Quand sur le blanc du ciel le jour revint éclore,
L’alouette en montant lui gazouilla l’aurore ;
Une noire hirondelle au plumage d’azur
Parut et se percha sur le faîte du mur ;
Aux blocs, en tournoyant, elle froissa son aile,
Et sur un plat rebord se posa tout près d’elle.

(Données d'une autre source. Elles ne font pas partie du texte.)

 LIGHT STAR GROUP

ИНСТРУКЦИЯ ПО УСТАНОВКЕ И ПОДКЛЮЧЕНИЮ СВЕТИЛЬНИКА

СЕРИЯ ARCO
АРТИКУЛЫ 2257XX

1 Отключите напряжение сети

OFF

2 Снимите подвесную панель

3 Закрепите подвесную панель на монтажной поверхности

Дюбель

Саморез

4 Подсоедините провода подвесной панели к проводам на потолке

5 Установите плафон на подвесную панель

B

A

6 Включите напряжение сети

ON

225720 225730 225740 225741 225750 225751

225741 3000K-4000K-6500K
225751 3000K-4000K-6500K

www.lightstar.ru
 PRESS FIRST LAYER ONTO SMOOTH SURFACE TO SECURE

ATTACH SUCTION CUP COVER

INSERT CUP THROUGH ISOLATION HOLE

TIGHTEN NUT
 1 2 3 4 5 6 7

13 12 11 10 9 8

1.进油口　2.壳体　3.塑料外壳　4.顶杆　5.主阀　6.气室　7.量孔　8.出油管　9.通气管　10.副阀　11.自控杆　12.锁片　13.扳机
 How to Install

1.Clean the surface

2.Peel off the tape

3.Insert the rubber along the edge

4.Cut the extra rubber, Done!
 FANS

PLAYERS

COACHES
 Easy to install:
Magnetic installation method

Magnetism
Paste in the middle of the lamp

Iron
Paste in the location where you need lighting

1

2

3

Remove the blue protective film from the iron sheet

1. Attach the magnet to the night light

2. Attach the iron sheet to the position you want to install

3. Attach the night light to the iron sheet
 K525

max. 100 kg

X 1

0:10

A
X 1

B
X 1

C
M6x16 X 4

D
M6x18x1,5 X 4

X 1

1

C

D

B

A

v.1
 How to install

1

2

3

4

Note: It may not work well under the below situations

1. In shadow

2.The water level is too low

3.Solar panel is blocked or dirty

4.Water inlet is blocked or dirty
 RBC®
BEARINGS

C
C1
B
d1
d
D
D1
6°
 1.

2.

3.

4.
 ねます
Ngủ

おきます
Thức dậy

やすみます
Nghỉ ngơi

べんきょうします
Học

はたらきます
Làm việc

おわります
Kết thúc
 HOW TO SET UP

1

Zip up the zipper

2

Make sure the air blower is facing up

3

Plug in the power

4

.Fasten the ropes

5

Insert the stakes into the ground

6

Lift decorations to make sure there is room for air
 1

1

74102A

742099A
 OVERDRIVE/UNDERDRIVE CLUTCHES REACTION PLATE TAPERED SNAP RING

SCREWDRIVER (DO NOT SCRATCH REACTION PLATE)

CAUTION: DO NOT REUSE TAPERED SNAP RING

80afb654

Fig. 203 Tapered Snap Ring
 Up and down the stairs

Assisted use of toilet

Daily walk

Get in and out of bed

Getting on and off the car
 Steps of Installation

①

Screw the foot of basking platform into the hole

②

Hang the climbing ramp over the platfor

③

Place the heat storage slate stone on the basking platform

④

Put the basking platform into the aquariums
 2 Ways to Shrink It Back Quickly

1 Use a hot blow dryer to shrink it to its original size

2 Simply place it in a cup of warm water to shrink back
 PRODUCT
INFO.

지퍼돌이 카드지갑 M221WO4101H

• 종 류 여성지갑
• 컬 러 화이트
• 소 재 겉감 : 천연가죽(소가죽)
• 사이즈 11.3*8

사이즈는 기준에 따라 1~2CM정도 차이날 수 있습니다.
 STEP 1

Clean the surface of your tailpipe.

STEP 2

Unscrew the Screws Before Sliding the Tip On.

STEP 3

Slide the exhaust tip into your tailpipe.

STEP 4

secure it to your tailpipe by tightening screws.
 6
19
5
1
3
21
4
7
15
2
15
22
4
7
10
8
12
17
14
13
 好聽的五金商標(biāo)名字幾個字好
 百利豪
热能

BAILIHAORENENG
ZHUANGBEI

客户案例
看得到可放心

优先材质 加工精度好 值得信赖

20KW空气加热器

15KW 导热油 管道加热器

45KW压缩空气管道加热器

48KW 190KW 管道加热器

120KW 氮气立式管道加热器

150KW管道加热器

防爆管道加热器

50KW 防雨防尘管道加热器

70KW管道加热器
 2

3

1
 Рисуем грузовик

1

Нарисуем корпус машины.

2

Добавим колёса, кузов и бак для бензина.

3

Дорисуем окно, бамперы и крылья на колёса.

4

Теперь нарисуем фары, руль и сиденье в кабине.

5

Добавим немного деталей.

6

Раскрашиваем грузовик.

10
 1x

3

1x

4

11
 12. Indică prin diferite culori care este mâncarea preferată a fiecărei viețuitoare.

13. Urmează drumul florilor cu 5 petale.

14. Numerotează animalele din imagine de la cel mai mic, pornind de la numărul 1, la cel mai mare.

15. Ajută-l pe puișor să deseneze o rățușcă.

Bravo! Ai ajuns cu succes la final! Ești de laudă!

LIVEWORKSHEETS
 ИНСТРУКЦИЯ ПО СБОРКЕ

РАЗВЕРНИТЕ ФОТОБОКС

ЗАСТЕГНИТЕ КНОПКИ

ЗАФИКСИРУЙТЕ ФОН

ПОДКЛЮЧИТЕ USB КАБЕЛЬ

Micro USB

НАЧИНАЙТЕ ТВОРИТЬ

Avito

Daïdha soupira : « Compatissant oiseau,
Qui descends, pour me voir, dans mon morne tombeau,
Ne les as-tu pas vus, dis-moi, couchés par terre,
Comme des œufs brisés, mes deux petits sans mère ?
Riaient-ils ? pleuraient-ils ? me tendaient-ils les bras ?
Ne vas-tu pas les voir quand tu remonteras ?
N’as-tu pas vu, dis-moi, du bord où tu t’abreuves,
Le beau corps de Cédar roulé dans l’eau des fleuves ?
Oh ! dis-lui que je vais le rejoindre bientôt !
L’amour ne va-t-il pas plus vite que le flot ?
Que tiens-tu dans ton bec, oiseau qui me consoles ?
Est-ce un brin de la mousse ! est-ce un cheveu des saules ?
Ou sur son front flottant, dis-moi, n’as-tu pas pris
Un de ses cheveux d’or pour coucher tes petits ?
Oh ! laisse-moi tomber ce fil que je t’envie,
Un cheveu de sa tête ! un rayon de sa vie !
Un débris de sa mort ! oiseau, laisse-le-moi !
Je n’ai que ce cheveu ! les forêts sont à toi !… ».